STATED TASK 1:
In the discussion below, in what year does a post say Netanyahu claimed to want a two-state solution?

David Ben-Gurion, First Prime Minister of Israel

Come to your senses and end this tragedy, give the Palestinians their own sovereign state, and then hope that they can forgive what you have done to them!



Palestinians have been offered a state 5 times starting in 1937. They rejected each offer.

They don't want a state of their own; they want to conquer Israel.

I don't see a solution. Maybe establish a somewhat repressive non-democratic Palestinian state?


This is simply not true, there was never any offer with acceptable terms. I am not going to repeat this here, this has been discussed countless times and you can easily find this if you want to.


All of the offers seem acceptable to me. In the first offer, the Jewish state was quite small. None of the offers were acceptable to Palestinians because they include a Jewish state.

Virtually all Arabs want to fight a war against Israel and destroy it. They view that land as theirs. The only reason there haven't been more wars is due to repressive Arab governments that have been willing to compromise.


This is nonsense, the Palestinians and Palestinian organizations - even including Hamas - have to varying degrees accepted or shown willingness to accept a Palestinian state that does not encompass all of Mandatory Palestine. Israel is unwilling to have a two state solution, they always desired all of Mandatory Palestine and saw any division plan only as stepping stone for further expansion in the future.


> This is nonsense, the Palestinians and Palestinian organizations - even including Hamas - have to varying degrees accepted or shown willingness to accept a Palestinian state that does not encompass all of Mandatory Palestine.

This cannot be reconciled with the meaning of the slogan "from the river to the sea". (Wikipedia claims that the slogan is used by both sides of the conflict, citing a JSTOR article I can't access; but I have only ever seen it used by Hamas and their supporters.)

Per Wikipedia, Hamas does not recognize Israel as of their most recent 2017 charter, and "called for a Palestinian state on all of Mandatory Palestine" in 1988.

While I'm sure that many Palestinians do not support Hamas and desire to co-exist with Israel, I see no good reason to suppose that this is any more common than the other way around.

> Israel is unwilling to have a two state solution, they always desired all of Mandatory Palestine

There is ample evidence to contradict this — enough that I can look it up on the fly. Were it true, for example, the Knesset would have had no need to pass a resolution declaring this to be their current position, barely a year ago. Netanyahu also claimed in 2015 to want a two-state solution, and of course there are other Israeli political parties with warmer attitudes towards Palestine.


> This cannot be reconciled with the meaning of the slogan "from the river to the sea". (Wikipedia claims that the slogan is used by both sides of the conflict, citing a JSTOR article I can't access; but I have only ever seen it used by Hamas and their supporters.)

It was literally Likud's electioneering slogan throughout the 70s. It's not just that it's been used by both sides - it was actually created by Israelis.

RECORDS:

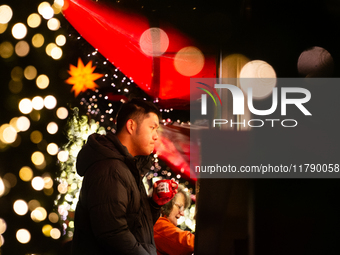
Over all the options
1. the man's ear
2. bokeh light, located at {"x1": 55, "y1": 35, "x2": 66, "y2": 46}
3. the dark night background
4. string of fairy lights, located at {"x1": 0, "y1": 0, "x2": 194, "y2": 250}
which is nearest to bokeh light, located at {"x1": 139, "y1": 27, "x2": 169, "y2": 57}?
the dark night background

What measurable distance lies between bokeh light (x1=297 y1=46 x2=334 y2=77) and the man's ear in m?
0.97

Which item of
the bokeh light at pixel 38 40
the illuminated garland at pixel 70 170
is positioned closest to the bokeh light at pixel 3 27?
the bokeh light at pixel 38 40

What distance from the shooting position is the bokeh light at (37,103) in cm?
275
...
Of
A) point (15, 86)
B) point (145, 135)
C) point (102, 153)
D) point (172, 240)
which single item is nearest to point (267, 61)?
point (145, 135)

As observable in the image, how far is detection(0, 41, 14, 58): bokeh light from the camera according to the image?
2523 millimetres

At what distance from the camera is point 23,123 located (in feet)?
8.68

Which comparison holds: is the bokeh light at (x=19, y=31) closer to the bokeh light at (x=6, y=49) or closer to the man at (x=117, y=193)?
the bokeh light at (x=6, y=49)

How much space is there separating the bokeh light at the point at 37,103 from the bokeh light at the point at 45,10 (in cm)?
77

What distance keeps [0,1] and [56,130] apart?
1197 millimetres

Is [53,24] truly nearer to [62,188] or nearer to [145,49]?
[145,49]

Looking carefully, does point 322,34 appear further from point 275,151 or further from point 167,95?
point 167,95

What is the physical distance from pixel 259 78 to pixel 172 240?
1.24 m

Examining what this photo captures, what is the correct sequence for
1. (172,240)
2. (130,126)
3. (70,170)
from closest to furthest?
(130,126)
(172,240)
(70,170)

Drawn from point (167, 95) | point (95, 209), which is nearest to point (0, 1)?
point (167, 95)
==
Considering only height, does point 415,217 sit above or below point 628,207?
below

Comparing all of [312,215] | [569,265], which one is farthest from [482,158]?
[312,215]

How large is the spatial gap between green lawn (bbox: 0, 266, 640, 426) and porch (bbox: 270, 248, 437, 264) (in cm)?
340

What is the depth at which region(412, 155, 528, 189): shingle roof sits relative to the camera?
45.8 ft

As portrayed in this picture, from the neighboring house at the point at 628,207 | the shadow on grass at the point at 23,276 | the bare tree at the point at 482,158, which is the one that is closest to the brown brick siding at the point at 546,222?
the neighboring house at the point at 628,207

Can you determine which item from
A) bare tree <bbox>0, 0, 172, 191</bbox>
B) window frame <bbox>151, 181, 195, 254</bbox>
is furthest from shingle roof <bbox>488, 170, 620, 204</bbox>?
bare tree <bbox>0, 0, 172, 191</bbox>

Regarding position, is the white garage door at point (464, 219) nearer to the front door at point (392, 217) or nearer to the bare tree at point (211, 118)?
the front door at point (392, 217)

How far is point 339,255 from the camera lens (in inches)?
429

STATED TASK 2:
Please report every line of the listing above that contains the string "bokeh". Case counts.

CORRECT ANSWER 1:
2015

CORRECT ANSWER 2:
2. bokeh light, located at {"x1": 55, "y1": 35, "x2": 66, "y2": 46}
which is nearest to bokeh light, located at {"x1": 139, "y1": 27, "x2": 169, "y2": 57}?
What measurable distance lies between bokeh light (x1=297 y1=46 x2=334 y2=77) and the man's ear in m?
the bokeh light at pixel 38 40
is positioned closest to the bokeh light at pixel 3 27?
the bokeh light at pixel 38 40
What distance from the shooting position is the bokeh light at (37,103) in cm?
As observable in the image, how far is detection(0, 41, 14, 58): bokeh light from the camera according to the image?
Which comparison holds: is the bokeh light at (x=19, y=31) closer to the bokeh light at (x=6, y=49) or closer to the man at (x=117, y=193)?
the bokeh light at (x=6, y=49)
How much space is there separating the bokeh light at the point at 37,103 from the bokeh light at the point at 45,10 (in cm)?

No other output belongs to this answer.